▶ **Stated goal**
Write out, exactly as they appear, only the lines running from the line with "From pixel 362" to the final line of the listing; include both.

▶ **Exercise data**
>>>>>

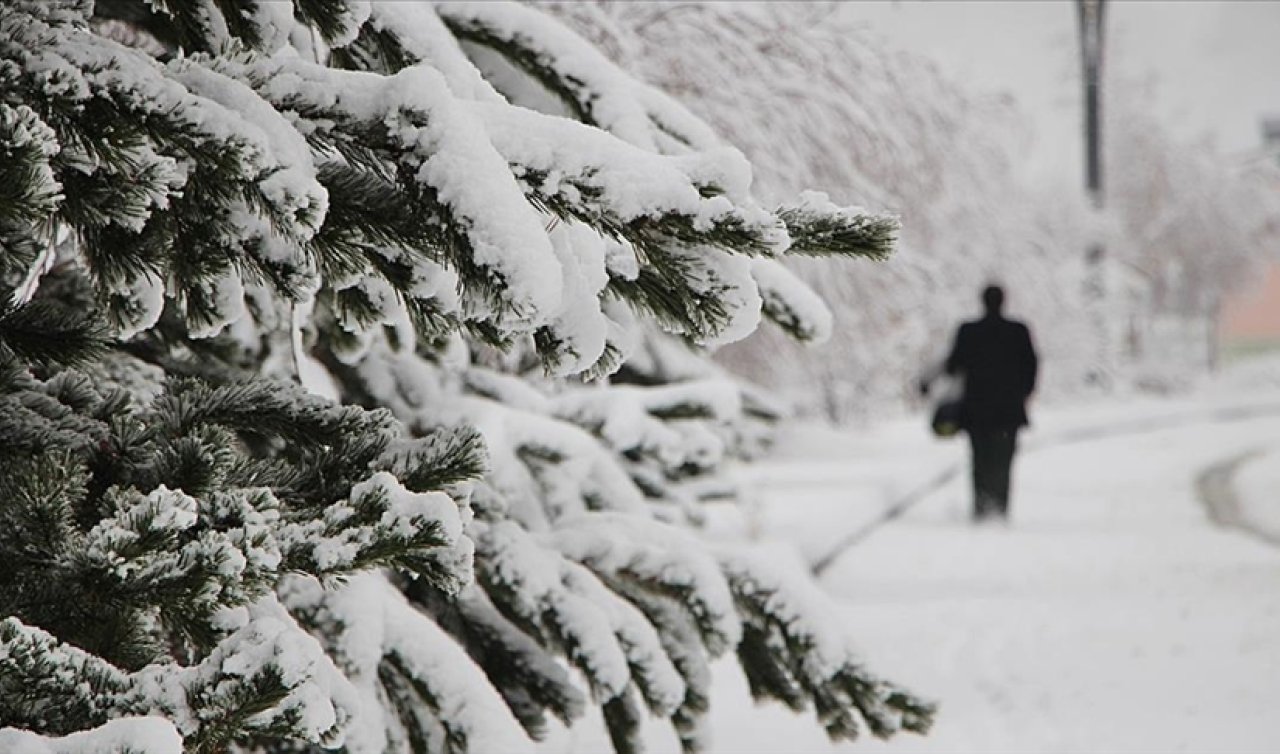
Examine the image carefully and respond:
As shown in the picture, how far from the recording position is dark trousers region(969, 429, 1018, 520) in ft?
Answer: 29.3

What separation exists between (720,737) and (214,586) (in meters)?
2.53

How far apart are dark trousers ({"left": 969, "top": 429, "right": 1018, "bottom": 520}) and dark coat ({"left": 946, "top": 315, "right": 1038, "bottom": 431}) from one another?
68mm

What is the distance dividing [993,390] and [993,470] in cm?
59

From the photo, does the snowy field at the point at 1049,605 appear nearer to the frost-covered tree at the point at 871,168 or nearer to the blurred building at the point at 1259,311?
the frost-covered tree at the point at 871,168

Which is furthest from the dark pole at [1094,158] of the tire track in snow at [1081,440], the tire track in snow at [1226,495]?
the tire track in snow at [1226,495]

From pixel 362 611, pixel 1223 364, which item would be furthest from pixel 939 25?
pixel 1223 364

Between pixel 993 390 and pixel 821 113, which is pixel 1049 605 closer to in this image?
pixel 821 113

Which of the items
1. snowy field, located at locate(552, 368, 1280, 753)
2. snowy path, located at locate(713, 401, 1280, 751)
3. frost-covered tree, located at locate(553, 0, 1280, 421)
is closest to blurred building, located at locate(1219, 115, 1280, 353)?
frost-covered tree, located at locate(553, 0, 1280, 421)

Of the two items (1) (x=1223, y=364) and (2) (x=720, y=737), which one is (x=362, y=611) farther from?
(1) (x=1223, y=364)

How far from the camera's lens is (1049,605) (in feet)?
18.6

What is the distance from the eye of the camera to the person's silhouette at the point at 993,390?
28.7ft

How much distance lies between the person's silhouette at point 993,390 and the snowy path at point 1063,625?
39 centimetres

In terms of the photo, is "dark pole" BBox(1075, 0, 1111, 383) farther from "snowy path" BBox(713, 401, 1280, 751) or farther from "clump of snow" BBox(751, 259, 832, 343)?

<<<<<

▶ **Problem solution**
From pixel 362 611, pixel 1223 364, which item would be furthest from pixel 939 25?
pixel 1223 364

Between pixel 993 390 and pixel 821 113, which is pixel 1049 605 closer to in this image?
pixel 821 113

Which of the items
1. snowy field, located at locate(552, 368, 1280, 753)
2. snowy path, located at locate(713, 401, 1280, 751)
3. frost-covered tree, located at locate(553, 0, 1280, 421)
is closest to blurred building, located at locate(1219, 115, 1280, 353)?
frost-covered tree, located at locate(553, 0, 1280, 421)

Of the two items (1) (x=1223, y=364) and (2) (x=720, y=737), which one is (x=362, y=611) farther from?
(1) (x=1223, y=364)

How far from the camera's lens is (1049,605) (in feet)?
18.6

What is the distance from the eye of the camera to the person's silhouette at the point at 993,390?
28.7ft

How much distance lies between the person's silhouette at point 993,390 and the snowy path at point 1063,625?
39 centimetres

In terms of the photo, is "dark pole" BBox(1075, 0, 1111, 383) farther from "snowy path" BBox(713, 401, 1280, 751) or farther from "clump of snow" BBox(751, 259, 832, 343)?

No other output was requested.